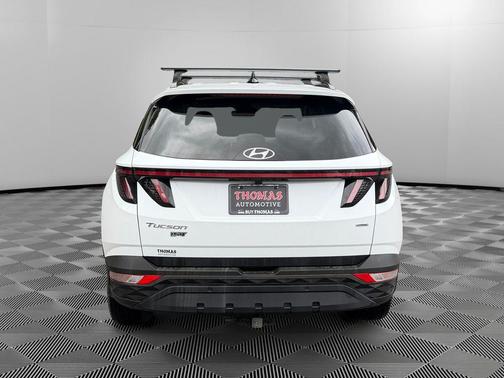 2023 Hyundai TUCSON XRT
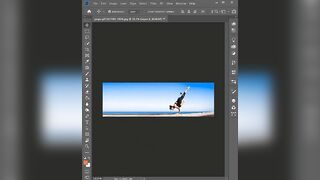 UNLIMITED Background Stretching Tricks ll photoshop ll Content-Aware Scale.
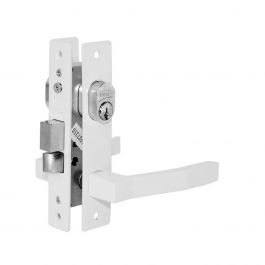 [CM-5294-C] Cerradura para Perfil de Aluminio Phillips 550 Doble Cilindro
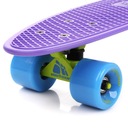 METEOR SKATEBOARD PLASTIC FINK фиолетовый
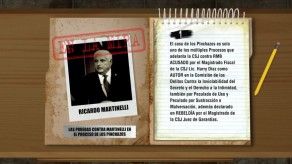 En la Mira: pruebas contra Martinelli en el caso de pinchazos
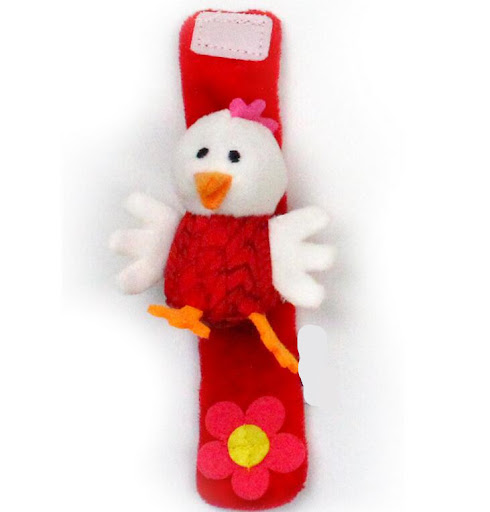 Title 3, Cartoon wrist band for kids. Waterproof, durabl...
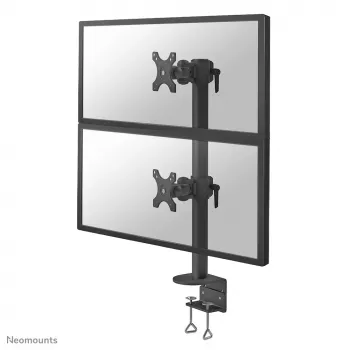 Neomounts FPMA-D960DVMustPLUS monitori käsi 17–49 tolli – vertikaalne paigaldus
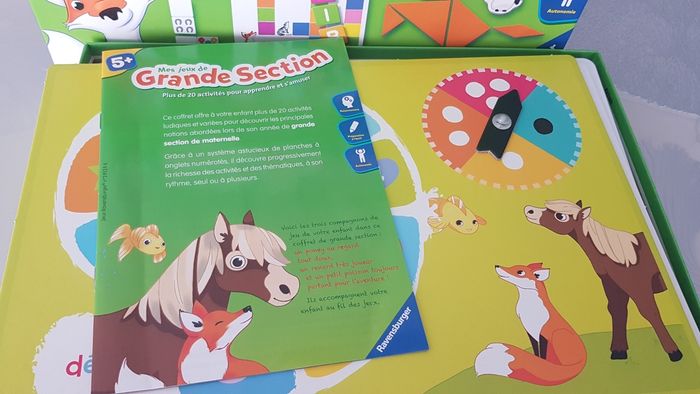 Mes jeux de grande section - photo numéro 5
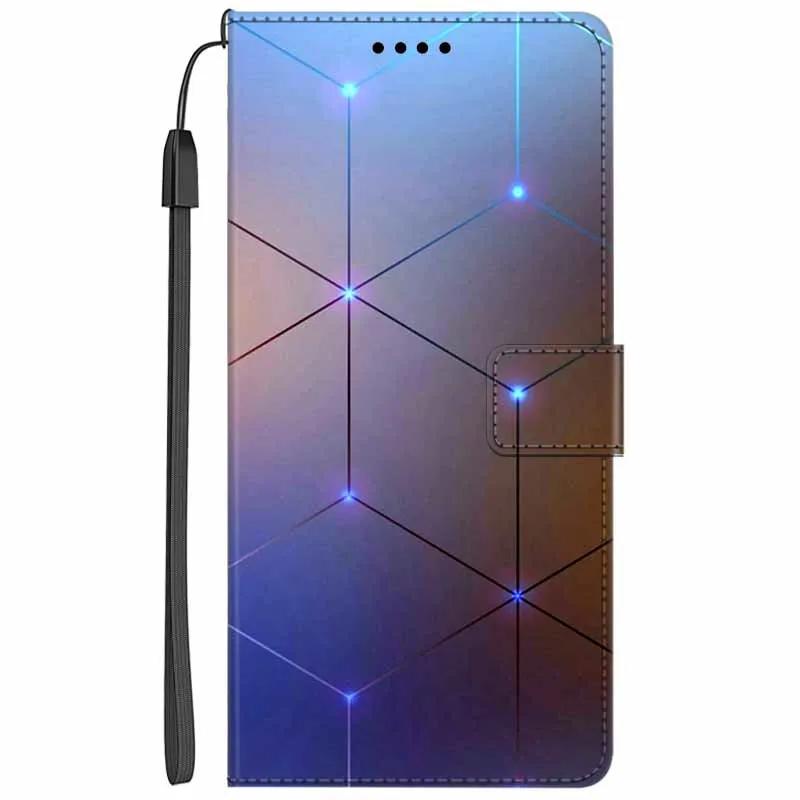 Flip Stand Leather Case For Oppo Reno13 F Lion Cat Wallet Book Funda For Reno13 F 4G 5G Cartoon Wallet Stand Phone Case Reno13 F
______________________________
*Required work*: If pictures appear in the data, omit them and copy all other parts exactly.

*Expected answer*:
 2023 Hyundai TUCSON XRT
 UNLIMITED Background Stretching Tricks ll photoshop ll Content-Aware Scale.
 [CM-5294-C] Cerradura para Perfil de Aluminio Phillips 550 Doble Cilindro
 METEOR SKATEBOARD PLASTIC FINK фиолетовый
 En la Mira: pruebas contra Martinelli en el caso de pinchazos
 Title 3, Cartoon wrist band for kids. Waterproof, durabl...
 Neomounts FPMA-D960DVMustPLUS monitori käsi 17–49 tolli – vertikaalne paigaldus
 Mes jeux de grande section - photo numéro 5
 Flip Stand Leather Case For Oppo Reno13 F Lion Cat Wallet Book Funda For Reno13 F 4G 5G Cartoon Wallet Stand Phone Case Reno13 F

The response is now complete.